How to avoid "CUDA out of memory" in PyTorch

PythonDeep LearningPytorchObject DetectionLow Memory

Python Problem Overview


I think it's a pretty common message for PyTorch users with low GPU memory:

RuntimeError: CUDA out of memory. Tried to allocate 😊 MiB (GPU 😊; 😊 GiB total capacity; 😊 GiB already allocated; 😊 MiB free; 😊 cached)

I tried to process an image by loading each layer to GPU and then loading it back:

for m in self.children():
    m.cuda()
    x = m(x)
    m.cpu()
    torch.cuda.empty_cache()

But it doesn't seem to be very effective. I'm wondering is there any tips and tricks to train large deep learning models while using little GPU memory.

Python Solutions


Solution 1 - Python

Although

import torch
torch.cuda.empty_cache()

provides a good alternative for clearing the occupied cuda memory and we can also manually clear the not in use variables by using,

import gc
del variables
gc.collect()

But still after using these commands, the error might appear again because pytorch doesn't actually clears the memory instead clears the reference to the memory occupied by the variables. So reducing the batch_size after restarting the kernel and finding the optimum batch_size is the best possible option (but sometimes not a very feasible one).

Another way to get a deeper insight into the alloaction of memory in gpu is to use:

torch.cuda.memory_summary(device=None, abbreviated=False)

wherein, both the arguments are optional. This gives a readable summary of memory allocation and allows you to figure the reason of CUDA running out of memory and restart the kernel to avoid the error from happening again (Just like I did in my case).

Passing the data iteratively might help but changing the size of layers of your network or breaking them down would also prove effective (as sometimes the model also occupies a significant memory for example, while doing transfer learning).

Solution 2 - Python

Just reduce the batch size, and it will work. While I was training, it gave following error:

> CUDA out of memory. Tried to allocate 20.00 MiB (GPU 0; 10.76 GiB > total capacity; 4.29 GiB already allocated; 10.12 MiB free; 4.46 GiB > reserved in total by PyTorch)

And I was using batch size of 32. So I just changed it to 15 and it worked for me.

Solution 3 - Python

Send the batches to CUDA iteratively, and make small batch sizes. Don't send all your data to CUDA at once in the beginning. Rather, do it as follows:

for e in range(epochs):
    for images, labels in train_loader:   
        if torch.cuda.is_available():
            images, labels = images.cuda(), labels.cuda()   
        # blablabla  

You can also use dtypes that use less memory.
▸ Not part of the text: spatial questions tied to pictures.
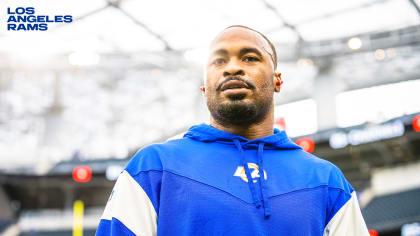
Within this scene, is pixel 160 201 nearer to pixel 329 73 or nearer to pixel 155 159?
pixel 155 159

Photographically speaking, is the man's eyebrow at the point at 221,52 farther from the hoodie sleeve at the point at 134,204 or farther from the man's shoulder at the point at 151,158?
the hoodie sleeve at the point at 134,204

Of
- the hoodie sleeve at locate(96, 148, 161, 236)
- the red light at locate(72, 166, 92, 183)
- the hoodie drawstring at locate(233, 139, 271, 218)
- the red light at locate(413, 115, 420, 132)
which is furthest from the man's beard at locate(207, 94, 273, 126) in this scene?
the red light at locate(72, 166, 92, 183)

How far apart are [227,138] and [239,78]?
0.27m

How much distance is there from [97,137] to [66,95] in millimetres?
7851

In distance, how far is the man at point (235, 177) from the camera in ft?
5.54

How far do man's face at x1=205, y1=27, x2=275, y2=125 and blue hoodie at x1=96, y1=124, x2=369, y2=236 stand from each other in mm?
118

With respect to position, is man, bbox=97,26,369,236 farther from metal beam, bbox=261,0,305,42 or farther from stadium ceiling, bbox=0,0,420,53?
metal beam, bbox=261,0,305,42

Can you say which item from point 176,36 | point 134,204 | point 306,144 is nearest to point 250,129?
point 134,204

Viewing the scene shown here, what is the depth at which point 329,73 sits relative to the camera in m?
19.2

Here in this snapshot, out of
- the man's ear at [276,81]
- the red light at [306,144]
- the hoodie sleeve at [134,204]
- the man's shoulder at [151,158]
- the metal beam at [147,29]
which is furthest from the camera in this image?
the metal beam at [147,29]

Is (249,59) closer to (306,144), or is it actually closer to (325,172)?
(325,172)

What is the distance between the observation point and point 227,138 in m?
2.00

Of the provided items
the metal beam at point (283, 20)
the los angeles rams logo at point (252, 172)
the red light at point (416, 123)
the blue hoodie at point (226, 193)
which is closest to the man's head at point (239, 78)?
the blue hoodie at point (226, 193)

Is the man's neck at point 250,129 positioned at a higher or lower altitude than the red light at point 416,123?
higher
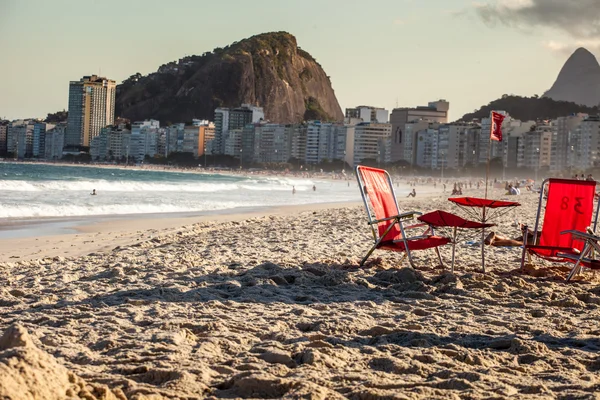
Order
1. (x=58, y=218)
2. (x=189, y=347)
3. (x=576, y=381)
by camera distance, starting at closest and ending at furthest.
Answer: (x=576, y=381), (x=189, y=347), (x=58, y=218)

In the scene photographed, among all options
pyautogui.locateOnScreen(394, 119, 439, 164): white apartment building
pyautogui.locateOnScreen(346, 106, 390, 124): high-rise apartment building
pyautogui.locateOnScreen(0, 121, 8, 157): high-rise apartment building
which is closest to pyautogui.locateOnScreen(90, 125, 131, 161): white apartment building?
pyautogui.locateOnScreen(0, 121, 8, 157): high-rise apartment building

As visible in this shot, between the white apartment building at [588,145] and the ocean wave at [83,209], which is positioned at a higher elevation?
the white apartment building at [588,145]

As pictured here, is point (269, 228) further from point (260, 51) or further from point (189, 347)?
point (260, 51)

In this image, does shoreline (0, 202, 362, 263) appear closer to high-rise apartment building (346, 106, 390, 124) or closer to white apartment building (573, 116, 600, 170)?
white apartment building (573, 116, 600, 170)

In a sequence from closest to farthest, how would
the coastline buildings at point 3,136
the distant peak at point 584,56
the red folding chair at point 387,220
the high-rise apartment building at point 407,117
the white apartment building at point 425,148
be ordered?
the red folding chair at point 387,220 < the white apartment building at point 425,148 < the high-rise apartment building at point 407,117 < the coastline buildings at point 3,136 < the distant peak at point 584,56

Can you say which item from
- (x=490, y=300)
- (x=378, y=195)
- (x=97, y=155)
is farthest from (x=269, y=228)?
(x=97, y=155)

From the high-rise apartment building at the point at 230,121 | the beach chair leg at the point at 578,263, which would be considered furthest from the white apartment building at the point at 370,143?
the beach chair leg at the point at 578,263

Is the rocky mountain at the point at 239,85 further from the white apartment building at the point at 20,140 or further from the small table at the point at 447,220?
the small table at the point at 447,220
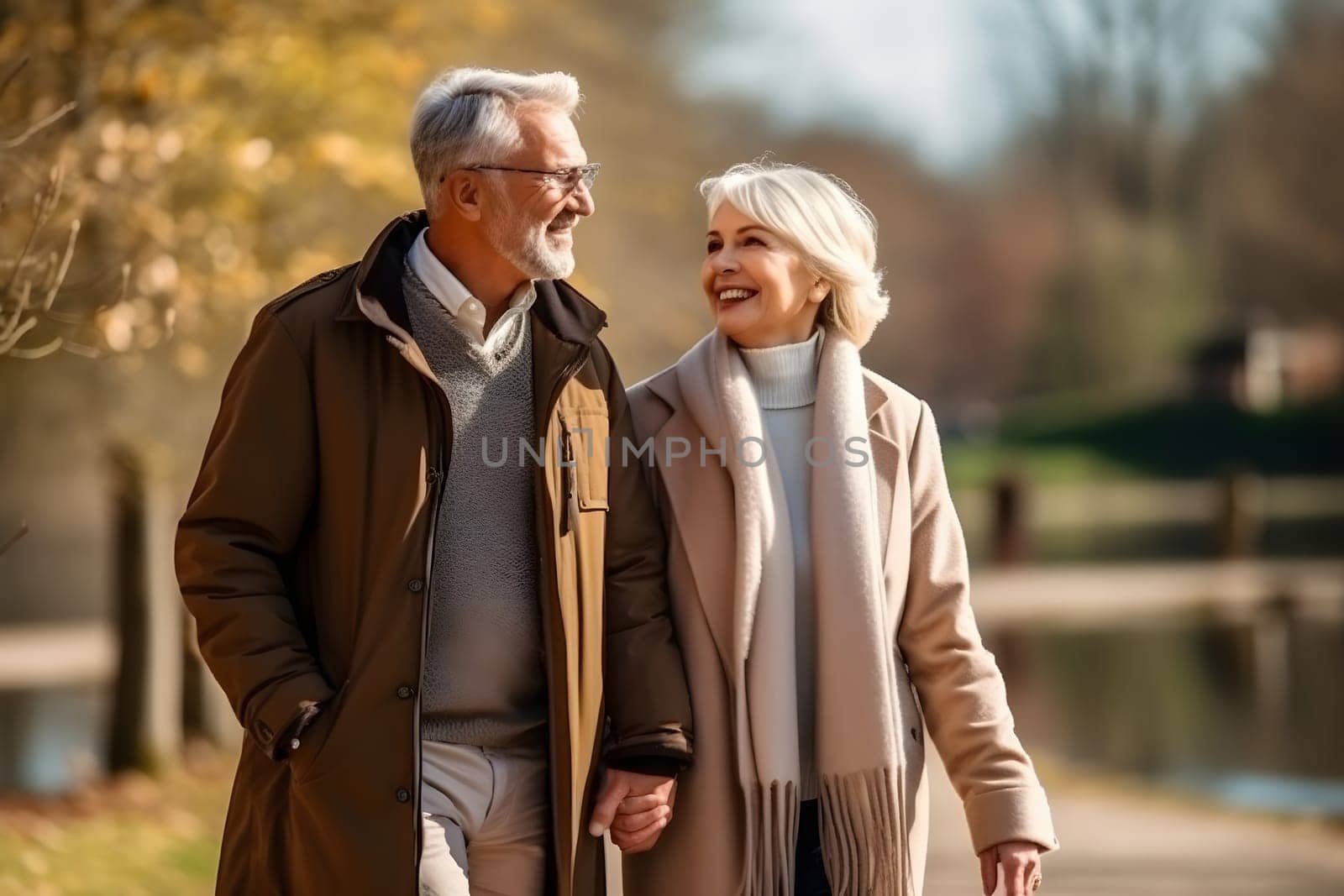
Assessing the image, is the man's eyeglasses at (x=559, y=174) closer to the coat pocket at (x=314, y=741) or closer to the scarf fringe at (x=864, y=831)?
the coat pocket at (x=314, y=741)

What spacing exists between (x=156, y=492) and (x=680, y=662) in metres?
8.18

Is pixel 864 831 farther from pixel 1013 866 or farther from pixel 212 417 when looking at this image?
pixel 212 417

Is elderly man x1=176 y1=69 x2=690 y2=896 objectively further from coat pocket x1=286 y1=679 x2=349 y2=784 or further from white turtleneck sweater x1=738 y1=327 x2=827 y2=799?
white turtleneck sweater x1=738 y1=327 x2=827 y2=799

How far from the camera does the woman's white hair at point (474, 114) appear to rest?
336cm

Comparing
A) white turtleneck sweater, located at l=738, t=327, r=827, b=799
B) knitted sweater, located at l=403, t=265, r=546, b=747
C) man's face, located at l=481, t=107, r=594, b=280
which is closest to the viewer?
knitted sweater, located at l=403, t=265, r=546, b=747

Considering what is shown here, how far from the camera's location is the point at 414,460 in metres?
3.20

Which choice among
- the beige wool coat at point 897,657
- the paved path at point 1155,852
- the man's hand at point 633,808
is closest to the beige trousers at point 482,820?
the man's hand at point 633,808

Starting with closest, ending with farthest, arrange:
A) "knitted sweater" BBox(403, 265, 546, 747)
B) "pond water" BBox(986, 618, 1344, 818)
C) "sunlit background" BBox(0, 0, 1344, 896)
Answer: "knitted sweater" BBox(403, 265, 546, 747) < "sunlit background" BBox(0, 0, 1344, 896) < "pond water" BBox(986, 618, 1344, 818)

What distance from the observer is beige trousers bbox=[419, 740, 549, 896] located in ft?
10.4

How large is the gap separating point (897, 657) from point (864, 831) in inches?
14.5

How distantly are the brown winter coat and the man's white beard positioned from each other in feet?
0.43

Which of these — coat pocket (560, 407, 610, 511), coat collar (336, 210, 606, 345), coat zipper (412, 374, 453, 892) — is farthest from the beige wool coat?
coat zipper (412, 374, 453, 892)

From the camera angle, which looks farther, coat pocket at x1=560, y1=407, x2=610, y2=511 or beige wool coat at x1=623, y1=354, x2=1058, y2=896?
beige wool coat at x1=623, y1=354, x2=1058, y2=896

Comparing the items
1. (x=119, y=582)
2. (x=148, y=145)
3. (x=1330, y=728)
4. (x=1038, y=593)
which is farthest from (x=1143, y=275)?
(x=148, y=145)
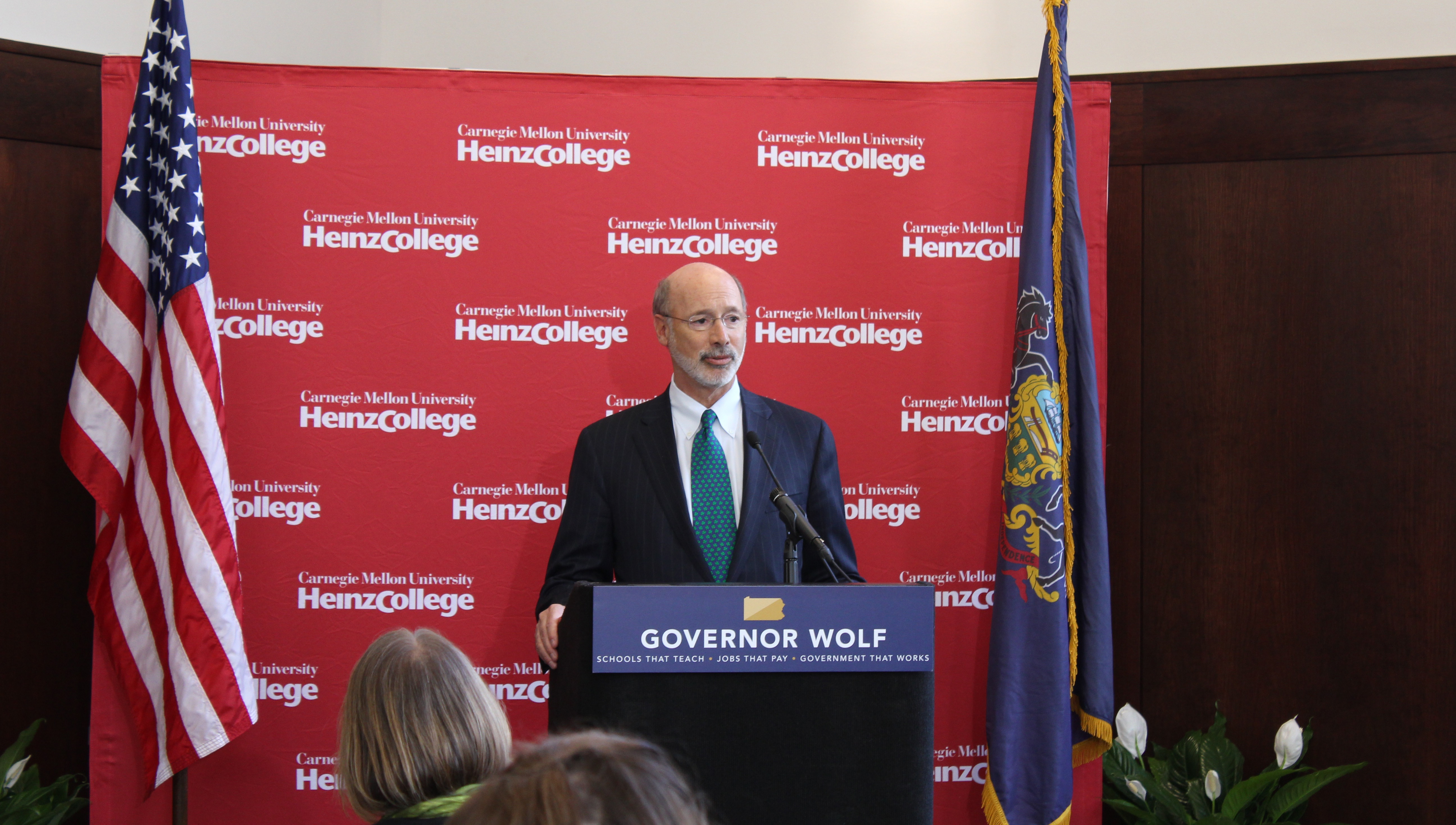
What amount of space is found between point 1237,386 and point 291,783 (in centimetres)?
325

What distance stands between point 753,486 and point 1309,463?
2183 millimetres

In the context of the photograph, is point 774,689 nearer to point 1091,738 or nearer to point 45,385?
point 1091,738

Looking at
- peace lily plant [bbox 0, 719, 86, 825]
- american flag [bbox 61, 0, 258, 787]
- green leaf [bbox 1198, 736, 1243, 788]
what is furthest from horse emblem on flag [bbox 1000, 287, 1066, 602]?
peace lily plant [bbox 0, 719, 86, 825]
For instance, torch.float16 or torch.half.

Solution 4 - Python

Try not drag your grads too far.

I got the same error when I tried to sum up loss in all batches.

loss =  self.criterion(pred, label)

total_loss += loss

Then I use loss.item instead of loss which requires grads, then solved the problem

loss =  self.criterion(pred, label)

total_loss += loss.item()

The solution below is credited to yuval reina in the kaggle question

> This error is related to the GPU memory and not the general memory => @cjinny comment might not work.
Do you use TensorFlow/Keras or Pytorch?
Try using a smaller batch size.
If you use Keras, Try to decrease some of the hidden layer sizes.
If you use Pytorch:
do you keep all the training data on the GPU all the time?
make sure you don't drag the grads too far
check the sizes of you hidden layer

Solution 5 - Python

Most things are covered, still will add a little.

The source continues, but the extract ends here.